List every field that the book review says makes up Bletsoe's wide reading.

:: PROVIDED PASSAGE ::
[Start of section]

Intoxication


Pharmacopoeia and Early Selected Works, Elizabeth Bletsoe (Shearsman)


This volume represents the bulk of Elizabeth Bletsoe's early poetry and provides a companion edition to Landscape from a Dream, her more recent work, published by Shearsman in 2008. Bletsoe is a one-off in the British poetry scene as her work is 'an anomaly', to quote Tim Allen, falling  as it does somewhere outside of both the spiritual/new-age tradition and the more language-based experimental poetry of the London and Cambridge avant-garde. This shorthand is reductive and not entirely helpful but Bletsoe's wide reading in mythology(ies), botany, history, languages and psychology informs her work in a manner which fuses the pastoral with the urban, the analytic/psychological with the mythic, to produce a poetry which is pretty much unique and therefore hard to classify. Not that you'd immediately want to classify her work because reading/hearing it read is such an enjoyable experience in itself. The intensity of her engagement with language in both written and spoken forms (she's a spellbinding reader) is both inspired and highly wrought.

[End of section]

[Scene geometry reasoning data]
[Start of section]

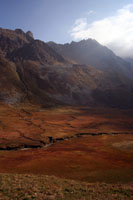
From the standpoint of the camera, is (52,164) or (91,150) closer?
(52,164)

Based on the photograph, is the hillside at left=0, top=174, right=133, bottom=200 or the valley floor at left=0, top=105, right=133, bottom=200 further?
the valley floor at left=0, top=105, right=133, bottom=200

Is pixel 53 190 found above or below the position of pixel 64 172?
above

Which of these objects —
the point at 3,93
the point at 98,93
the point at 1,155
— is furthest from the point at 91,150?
the point at 98,93

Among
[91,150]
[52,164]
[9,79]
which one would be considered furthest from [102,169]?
[9,79]

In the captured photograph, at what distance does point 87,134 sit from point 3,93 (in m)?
95.5

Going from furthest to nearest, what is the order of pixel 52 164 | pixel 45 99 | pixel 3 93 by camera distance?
1. pixel 45 99
2. pixel 3 93
3. pixel 52 164

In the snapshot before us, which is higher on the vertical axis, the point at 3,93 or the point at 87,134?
the point at 3,93

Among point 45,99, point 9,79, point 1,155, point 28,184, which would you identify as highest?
point 9,79

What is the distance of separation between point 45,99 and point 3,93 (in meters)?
35.6

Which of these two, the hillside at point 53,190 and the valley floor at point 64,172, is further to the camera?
the valley floor at point 64,172

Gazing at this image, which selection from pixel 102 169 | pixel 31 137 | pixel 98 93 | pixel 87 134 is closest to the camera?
pixel 102 169

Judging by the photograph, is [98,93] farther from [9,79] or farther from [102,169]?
[102,169]

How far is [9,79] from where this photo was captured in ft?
513

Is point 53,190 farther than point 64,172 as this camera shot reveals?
No
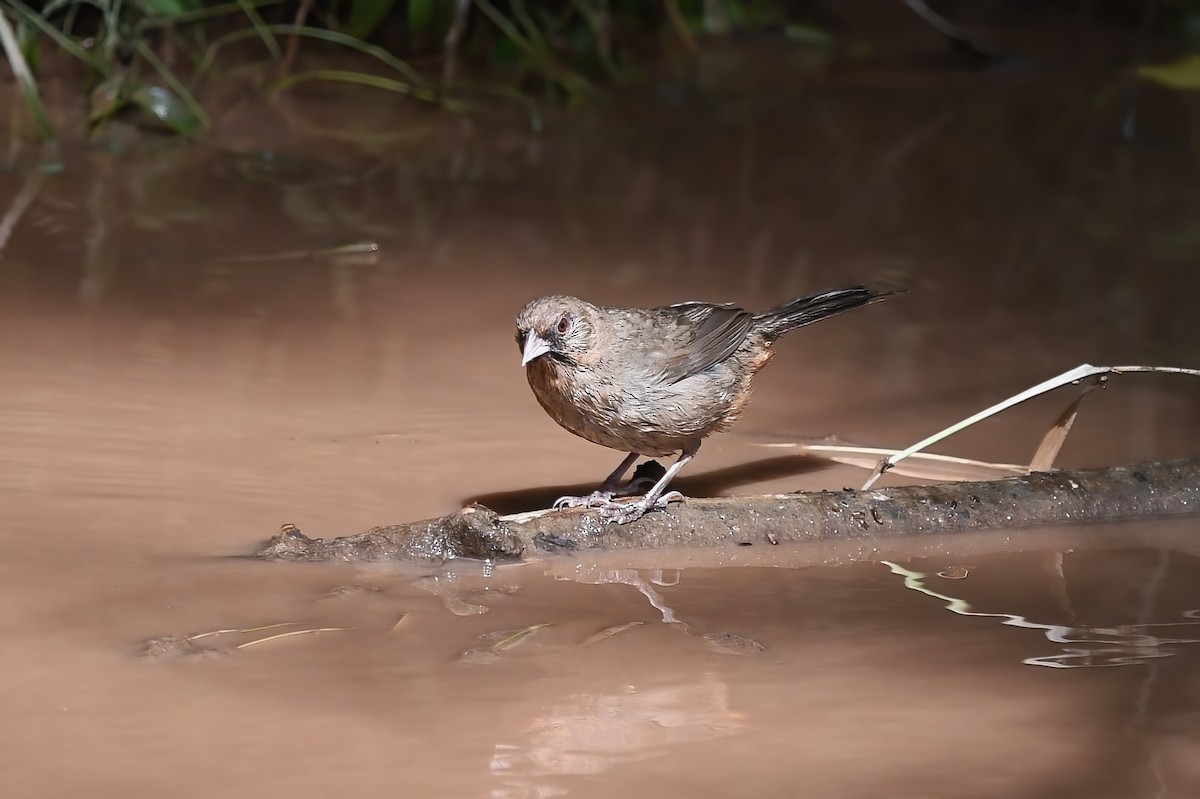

[End of section]

:: REPLY TO THE TASK ::
Mythology(ies), botany, history, languages, psychology